So I tried to call my phone from his phone and was like, "hey, my name is not in here..I thought you had my number" turns out he has my number saved as "gives good head"
sounds like you fell off the wagon.
fuck falling off. at this point, the wagon is a dot on the horizon.
I'm walking down the halls of our hotel and listening for sex noises and knocking when I do.
I dreamt I won the Huge Cock Championship last night. It was glorious.
Apparently I promised a worker at La Siesta free English lessons to make up for vomming all over the little Mariachi band.
I had to break up with him he didn't understand my priorities. I'm sorry but Saturday nights are for pot and Doctor Who. I'm not going to change who I am.

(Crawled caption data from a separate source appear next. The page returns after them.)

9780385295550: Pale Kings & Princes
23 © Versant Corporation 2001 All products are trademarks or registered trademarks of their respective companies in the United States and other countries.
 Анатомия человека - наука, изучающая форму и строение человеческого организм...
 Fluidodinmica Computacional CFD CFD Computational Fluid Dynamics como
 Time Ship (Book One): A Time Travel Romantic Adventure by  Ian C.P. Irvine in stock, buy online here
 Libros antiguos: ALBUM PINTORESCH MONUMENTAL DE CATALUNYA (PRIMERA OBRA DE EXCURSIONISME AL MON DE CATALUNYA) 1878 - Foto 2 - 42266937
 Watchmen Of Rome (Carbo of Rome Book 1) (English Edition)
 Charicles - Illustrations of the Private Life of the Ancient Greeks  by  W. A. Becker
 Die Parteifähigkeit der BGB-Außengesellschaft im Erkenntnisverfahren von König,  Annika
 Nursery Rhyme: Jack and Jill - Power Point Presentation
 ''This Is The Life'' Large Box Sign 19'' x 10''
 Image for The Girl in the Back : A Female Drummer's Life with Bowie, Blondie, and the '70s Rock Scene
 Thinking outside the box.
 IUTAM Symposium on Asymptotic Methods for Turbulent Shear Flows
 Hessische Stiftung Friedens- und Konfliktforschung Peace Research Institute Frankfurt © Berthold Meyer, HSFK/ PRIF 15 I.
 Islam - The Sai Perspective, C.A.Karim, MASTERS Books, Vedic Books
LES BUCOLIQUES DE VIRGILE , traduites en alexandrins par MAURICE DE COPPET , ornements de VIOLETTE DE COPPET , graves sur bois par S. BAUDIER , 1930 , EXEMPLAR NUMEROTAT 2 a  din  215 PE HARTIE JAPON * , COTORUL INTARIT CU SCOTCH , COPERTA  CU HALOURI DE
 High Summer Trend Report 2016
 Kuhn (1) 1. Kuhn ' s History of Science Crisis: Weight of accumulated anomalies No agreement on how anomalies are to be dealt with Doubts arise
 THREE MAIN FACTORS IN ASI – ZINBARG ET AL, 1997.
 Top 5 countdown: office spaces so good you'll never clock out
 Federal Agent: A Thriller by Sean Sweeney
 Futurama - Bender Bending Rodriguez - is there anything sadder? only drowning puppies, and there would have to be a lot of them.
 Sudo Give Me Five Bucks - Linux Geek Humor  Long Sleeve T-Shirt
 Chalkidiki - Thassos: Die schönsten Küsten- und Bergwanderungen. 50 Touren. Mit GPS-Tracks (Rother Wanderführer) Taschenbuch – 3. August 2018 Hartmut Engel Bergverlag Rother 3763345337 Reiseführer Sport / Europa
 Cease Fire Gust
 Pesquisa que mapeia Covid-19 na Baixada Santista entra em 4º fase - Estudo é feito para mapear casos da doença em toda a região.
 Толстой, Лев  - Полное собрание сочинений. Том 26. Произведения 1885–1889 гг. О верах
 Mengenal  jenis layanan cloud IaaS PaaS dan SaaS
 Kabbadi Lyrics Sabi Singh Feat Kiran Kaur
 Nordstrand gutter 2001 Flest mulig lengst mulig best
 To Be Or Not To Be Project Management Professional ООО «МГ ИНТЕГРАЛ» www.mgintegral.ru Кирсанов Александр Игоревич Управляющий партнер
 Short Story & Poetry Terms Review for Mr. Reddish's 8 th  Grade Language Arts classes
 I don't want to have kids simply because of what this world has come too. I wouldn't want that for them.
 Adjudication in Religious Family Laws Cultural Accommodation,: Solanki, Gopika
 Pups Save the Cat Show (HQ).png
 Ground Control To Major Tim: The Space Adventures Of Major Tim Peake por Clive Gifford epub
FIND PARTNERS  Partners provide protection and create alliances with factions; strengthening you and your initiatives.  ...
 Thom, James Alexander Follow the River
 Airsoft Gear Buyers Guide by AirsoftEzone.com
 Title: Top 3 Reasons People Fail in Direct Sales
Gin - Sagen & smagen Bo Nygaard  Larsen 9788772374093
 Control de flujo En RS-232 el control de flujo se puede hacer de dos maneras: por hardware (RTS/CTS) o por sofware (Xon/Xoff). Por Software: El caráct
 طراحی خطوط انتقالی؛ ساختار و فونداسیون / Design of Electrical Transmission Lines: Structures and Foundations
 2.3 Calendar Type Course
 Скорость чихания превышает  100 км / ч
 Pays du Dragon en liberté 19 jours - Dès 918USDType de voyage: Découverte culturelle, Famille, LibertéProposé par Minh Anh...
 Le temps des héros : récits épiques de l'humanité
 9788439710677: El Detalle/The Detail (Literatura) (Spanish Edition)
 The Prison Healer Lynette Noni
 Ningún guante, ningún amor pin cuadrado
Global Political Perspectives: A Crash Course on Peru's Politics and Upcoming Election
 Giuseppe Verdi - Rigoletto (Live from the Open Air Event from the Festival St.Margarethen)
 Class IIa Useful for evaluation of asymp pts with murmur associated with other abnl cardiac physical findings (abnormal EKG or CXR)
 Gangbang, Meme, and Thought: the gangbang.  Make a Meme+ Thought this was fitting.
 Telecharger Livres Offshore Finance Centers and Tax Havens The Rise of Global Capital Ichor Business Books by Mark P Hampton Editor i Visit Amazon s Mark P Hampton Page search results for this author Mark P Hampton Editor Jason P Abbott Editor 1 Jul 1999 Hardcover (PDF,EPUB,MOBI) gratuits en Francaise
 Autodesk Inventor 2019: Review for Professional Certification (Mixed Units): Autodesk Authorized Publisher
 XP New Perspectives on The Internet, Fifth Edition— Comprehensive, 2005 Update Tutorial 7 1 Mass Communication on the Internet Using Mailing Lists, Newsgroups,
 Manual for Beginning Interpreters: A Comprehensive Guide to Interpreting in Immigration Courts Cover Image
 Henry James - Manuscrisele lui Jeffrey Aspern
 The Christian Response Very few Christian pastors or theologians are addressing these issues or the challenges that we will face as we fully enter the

My liver is crying. And I feel like I got fingered by Edward Scissorhands. While he was wearing brass knuckles
I am never going on a blind date ever again. He drank way too much and kept telling me I had a nice boob. Like.. Singular. What's the other one? The ugly twin?
Well that's the second time I've broken a lamp during sex this month. Starting to worry I'm some kind of X-man. (this one was a wall sconce and I fully smashed it with my head and it crumbled like it was made of sugar)
I STILL HAVE A HARD TIME DECIDING WHAT TO WEAR IN THE MORNING HOW WOULD IT BE POSSIBLE FOR ME TO PICK A PAIR OF PANTS AND GO OH ILL JUST WEAR THESE FOR THE REST OF MY LIFE
It's like my uterus was saying, "hey, you're not pregnant, but imagine if you were!"
As much as my throat was opened up this weekend, you'd think I wouldn't nearly choke on a damn almond.
And I woke up by myself with peanut butter.. Cool
Fun FACT Saturday: Semen is great for my acid reflux
He paid for a 5 star hotel suite and I raided the mini bar after he left. I think that’s bad karma. Want some pringles?